Lees hier meer blogs van Tineke van Uden >>
Nog steeds zijn er burgers die niet op de hoogte zijn van hulpverleningsvoorzieningen. Daarnaast zijn er helaas ook burgers die het vertrouwen in deze voorzieningen zijn kwijt geraakt. Een outreachend werker beschikt over de houding en vaardigheden om contact te maken en houden met mensen die niet (meer) om hulp vragen. Outreachend werkers zijn er op getraind om, waar nodig, het heft in handen te nemen en regie te voeren in complexe zaken. De vervolgstap is het teruggeven van het geloof in het eigen kunnen en het herstellen van vertrouwen tussen burger en samenleving. Dit vraagt om doortastend optreden naar zowel de burger als de instanties die zich met deze burger bezighouden.
Hulpverleners zijn geschoold om te weten wat goed is voor de klant. We schromen niet om onze disciplinaire macht te gebruiken zodat klanten, uit angst voor ongevraagde interventies, doen wat wij willen. Want natuurlijk weet die klant heus wel dat er een melding komt bij het AMK wanneer er niet meegewerkt wordt. Ze weten dat de hulpverlener ook overleg heeft met scholen, de wijkagent, de huisarts, CJG, de gemeente en de leerplichtambtenaar. Bij voorbaat gaan hulpverleners vaak uit van weerstand wat eenvoudigweg betekent dat de klant het niet eens is met het plan van de hulpverlener.
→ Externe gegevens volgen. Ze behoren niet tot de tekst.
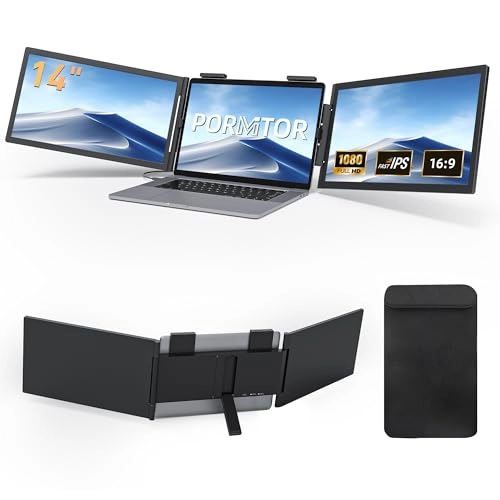 Z140 - Z140A01D 14 Inches 1920x1080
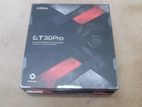 Infinix Gt 30 pro (Used)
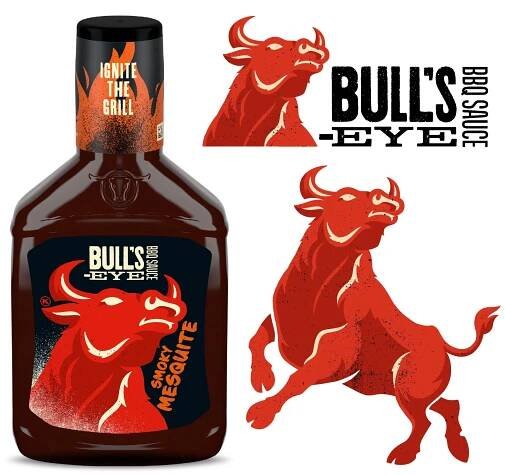 Bulls-Eye.jpg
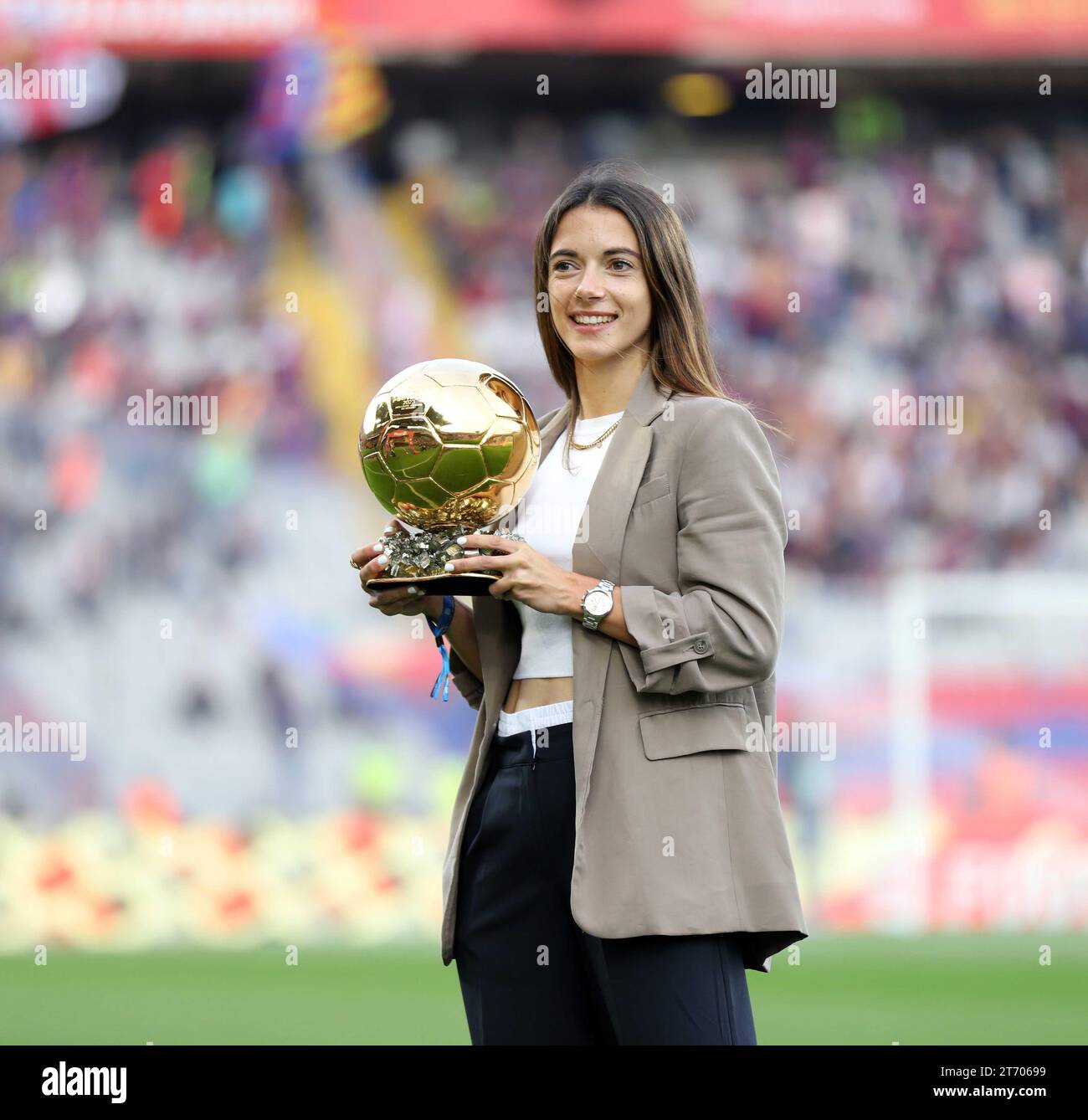 la liga trophy 2023 0023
Hulpverleners zorgen vaak voor extrinsieke motivatie, hopend dat de klant uiteindelijk het belang van hulp in gaat zien. Dit werkt soms, helaas gaat het na het wegvallen van de externe prikkels ook vaak weer mis, de klant werkte mee omdat hij geen keus had.
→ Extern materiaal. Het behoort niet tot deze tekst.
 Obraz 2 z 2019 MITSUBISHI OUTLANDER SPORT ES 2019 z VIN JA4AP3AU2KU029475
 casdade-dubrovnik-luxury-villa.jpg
Met de wetswijziging zal de hulpverlener uit moeten gaan van het plan van de klant in plaats van omgekeerd. We zeggen wel dat we werken aan zelfredzaamheid en eigen verantwoordelijkheid maar vinden dat toch ook wel érg lastig. Dit blijkt uit de dilemma’s die op tafel worden gelegd: Wat als de klant geen netwerk heeft? Wat als mensen niet geloven in Eigen Kracht? Wat als het plan van de klant niet werkt? Ben ik voortaan overbodig? Deze vragen bevestigen vooral dat we niet genoeg vertrouwen hebben in de eigen kracht van burgers en het belang van de aanwezigheid van hulpverleners.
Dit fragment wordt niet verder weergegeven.